I begin this post with a disclaimer. I am a stupid person. I want to talk about how my stupidity (the kind of poor decision-making that has your friends posting GIF’s of drooling cartoon characters or dumbfounded people slapping their foreheads on your Facebook feed) led me to double-up my dance with imposter syndrome.
We’ve all felt it, right? That niggling feeling at the back of your mind that someone, any minute now, someone is going to call you out as a fraud no matter how experienced, educated or qualified you are. It is that internal monologue that whispers, “Who am I to speak?” But what happens if you combine two major causes of imposter syndrome—motherhood and postgraduate study—into your daily reality? I’ll tell you. The competent version of yourself, the one that convinced you to undertake everything at once, runs for the hills leaving you, quite literally in my case, holding the baby.
Enter imposter number one: the mother.
Becoming a mother dismantled my confidence. Not in my ability to care for my children, but in my place in the wider world. Gone was the slick, articulate and educated woman ready to take on any challenge. That woman slunk into the corner, turned her face away, flinched and shrank from the sight of my loose, heavy, leaking body, recoiling from the stitches, the undulating, unruly stomach, but most of all from the tears. THAT woman—the one I was—could not stand to look at the woman I had become. So she abandoned me just when I needed her the most. She left behind the pulp. A jelly-body struggling to hold form. She swanned off in her neat clothes, her tidy hair, her make-up and left me with the pink, squealing body of another human being, raw and formless, to care for all on my own.

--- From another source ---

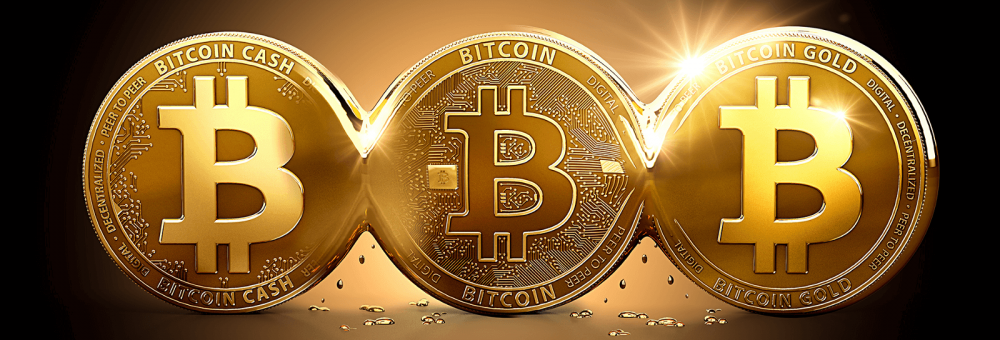Bitcoin Eases From Record High, Bitcoin Gold Surges 17%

Inundated as they are with the ‘best’ way to do this or the ‘worst’ way to do that, mothers live with the burden of knowing that every minute detail of their new role is open to public scrutiny. Stripped of their usual public persona, mothers suffer (at least I did) that pitying, dismissive ‘oh’ when asked what it is they ‘do’. Over time, over the many, many hours of caring for children this new figure replaced my old self. No longer a bear, but a mouse. An imposter, pretending to live my old life.
I lost it completely.
So here comes the stupid part. On top of waving sadly goodbye to my old, confident (if I’m totally honest, arrogant) self I decided to take on the task of doctoral study. I mean, who could have predicted that writing a PhD thesis and gestating, birthing and raising two children at the same time would be hard? Only everyone who has had children, or undertaken a PhD ever. But not me. My former self sniggered all the way to whatever cave she is hiding in at the enormous joke she had pulled on me.
Enter imposter number two: the student.
Who am I to speak? As I sifted my way through centuries of academic thought (because I chose to write about time… something philosophers had in the bag ages ago) I struggled with the ever-growing fear that I had no right to stand up and speak. I had no right to demand anyone listen. My training as a mother had already made it clear to me that I was floundering alone in the unknown. Postgraduate study banished the last filaments of my old self. Vets (the public face of my former self), a little like doctors, are inherently arrogant (even if they don’t know it, or don’t mean to be). It’s inevitable, because you have spent a life being told you are smart, you are successful, you are respected. Until you’re not.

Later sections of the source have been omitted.